The company setting up the new school, which also runs other schools in town already, is also the same company that runs the private nursery which we send our other child to – very good, very nice people (when we only had the one child, pre-school, she went to the Council-run nursery down the hill, also very good, very nice). Our decisions about school and nursery ‘choice’ have been based primarily, I think, on issues of convenience, constrained of course by a fairly limited set of options to actually choose from – nothing unusual there (although, surprise surprise, higher income level groups benefit more from proximity effects in school choice than others).  It turns out, of course, that the sorts of information that parents are meant to use to inform their choices on such matters might well be close to ‘meaningless‘ – according to academic research at least.  

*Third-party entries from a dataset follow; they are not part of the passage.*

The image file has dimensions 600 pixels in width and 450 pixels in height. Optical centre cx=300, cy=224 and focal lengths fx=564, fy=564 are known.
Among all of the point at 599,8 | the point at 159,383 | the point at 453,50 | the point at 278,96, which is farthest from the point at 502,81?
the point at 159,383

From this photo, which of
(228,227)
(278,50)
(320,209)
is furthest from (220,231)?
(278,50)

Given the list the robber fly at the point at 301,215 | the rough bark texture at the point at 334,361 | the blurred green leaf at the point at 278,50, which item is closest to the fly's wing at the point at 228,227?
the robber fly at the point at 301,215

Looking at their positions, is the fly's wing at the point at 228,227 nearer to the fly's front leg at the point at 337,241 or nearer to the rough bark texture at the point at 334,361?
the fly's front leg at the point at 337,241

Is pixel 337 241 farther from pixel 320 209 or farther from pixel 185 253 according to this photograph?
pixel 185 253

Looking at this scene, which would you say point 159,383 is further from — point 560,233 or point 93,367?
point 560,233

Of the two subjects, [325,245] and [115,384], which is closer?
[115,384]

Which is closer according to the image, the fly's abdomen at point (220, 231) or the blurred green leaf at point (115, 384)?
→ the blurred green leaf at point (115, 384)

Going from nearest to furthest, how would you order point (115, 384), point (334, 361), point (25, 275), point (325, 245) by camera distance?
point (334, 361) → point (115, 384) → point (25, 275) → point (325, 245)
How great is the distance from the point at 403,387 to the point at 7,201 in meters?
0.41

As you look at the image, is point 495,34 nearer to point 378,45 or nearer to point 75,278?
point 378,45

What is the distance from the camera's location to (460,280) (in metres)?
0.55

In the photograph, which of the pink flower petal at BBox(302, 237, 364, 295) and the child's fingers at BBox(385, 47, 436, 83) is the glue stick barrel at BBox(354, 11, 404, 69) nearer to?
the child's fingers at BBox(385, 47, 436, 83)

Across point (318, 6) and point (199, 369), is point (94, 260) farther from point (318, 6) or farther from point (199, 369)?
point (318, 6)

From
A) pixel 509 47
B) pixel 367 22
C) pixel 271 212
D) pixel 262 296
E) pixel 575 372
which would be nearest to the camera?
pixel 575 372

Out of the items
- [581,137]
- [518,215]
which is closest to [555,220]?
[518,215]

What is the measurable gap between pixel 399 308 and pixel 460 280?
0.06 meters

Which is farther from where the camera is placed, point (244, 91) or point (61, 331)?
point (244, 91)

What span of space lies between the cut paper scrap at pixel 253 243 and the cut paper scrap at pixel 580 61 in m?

The point of all this is to try to clarify something about how the constituencies of a public service like schooling are constituted. Our relationship to this issue is inevitably partial, mediated by our children; a while back, I knew very little about these things. The relationship of those opposed to the school is somewhat different, although it might overlap in some cases, but is primarily shaped by a very local ‘community of affected interest’, as they say. In neither case are the long-term, structural changes involved in transforming the governance and funding of primary schools, much less secondary schools, with all the attendant issues about inequality and social mobility, a felt concern of those people most immediately affected by these decisions to build new schools, or to convert the status of existing ones. Those changes are, literally, rather abstract, not only for those parents swept along by them like us, but also it seems for those involved in the real politics around school building in this area. In certain respects, education seems to me to constitute its public subjects very differently than do those public services associated with health care, for example – at once more partial, more selective, more inflexible, and more choosy than the subjects of health care, perhaps?